The Fourier-Domain acceleration search technique that PRESTO uses in the routine accelsearch is described in Ransom, Eikenberry, and Middleditch (2002), and the phase-modulation search technique used by search_bin is described in Ransom, Cordes, and Eikenberry (2003). Some other basic information about PRESTO can be found in my thesis. I will eventually get around to finishing the documentation for PRESTO, but until then you should know that each routine returns its basic usage when you call it with no arguments. I am also willing to provide limited support via email or telephone (434-296-0320).

Tutorial: Note that in the "docs" directory there is a now a tutorial which walks you through all the main steps of finding pulsars using PRESTO. This will need some small modifications given that PRESTO can't currently process one of the example files (BCPM!).

Getting it:

The PRESTO source code is released under the GPL and can be browsed or gotten from here in many different ways (including zipped or tar'd or via git).

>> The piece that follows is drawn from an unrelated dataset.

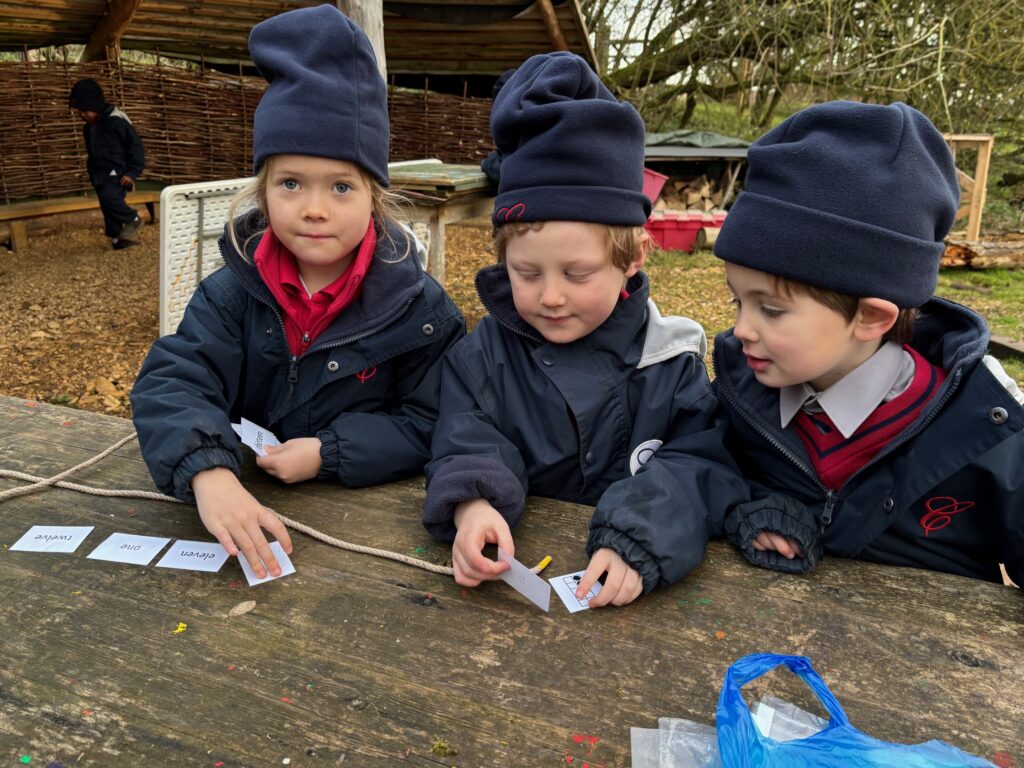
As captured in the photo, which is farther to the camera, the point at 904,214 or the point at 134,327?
the point at 134,327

If you are too lazy to read how to get it but have git on your system do:

git clone git://github.com/scottransom/presto.git

To update it on a regular basis do

cd $PRESTO
git pull

and then re-make things in $PRESTO/src.

For more detailed installation instructions, see INSTALL.

If you don't want to mess with git (which means that you will need to re-install a tarball whenever there are updates) you can get it from the "Download Source" link on the github page.

If you want the "classic" branch, do the following:

git clone git://github.com/scottransom/presto.git
cd presto
git remote add classic origin/classic 
git checkout -b classic origin/classic

then build as per the (old) INSTALL file.

Development:

If you plan to tweak the code, I highly suggest that you use git and clone the directory (or fork it using an account on github). Read the following "living document" on how to develop and collaborate in a relatively sane way using git: http://docs.scipy.org/doc/numpy/dev/gitwash/index.html If you plan on doing any significant development, please let me know and I'll either add you as a developer, or we can push/pull changes via git/github (see the "gitwash" document above).

Code contributions and/or patches to fix bugs are most welcome!

Final Thoughts:

Please let me know if you decide to use PRESTO for any "real" searches. And if you find anything with it, it would be great if you would cite either my thesis or whichever of the two papers listed above is appropriate. Thanks!

Acknowledgements:

Big thanks go to Steve Eikenberry for his help developing the algorithms, Dunc Lorimer for the basic code which was used to process BCPM and WAPP data, David Kaplan for lots of help with the GBT SPIGOT code, Jason Hessels for many contributions to the Python routines, and a bunch of other contributions of various kinds from (alphabetical): Anne Archibald, Cees Bassa, Slavko Bogdanov, Fernando Camilo, Paul Demorest, Paulo Freire, Chen Karako, Mike Keith, Patrick Lazarus, Maggie Livingstone, Chitrang Patel, Paul Ray, Paul Scholz, Ingrid Stairs, and Kevin Stovall for many comments, suggestions and patches!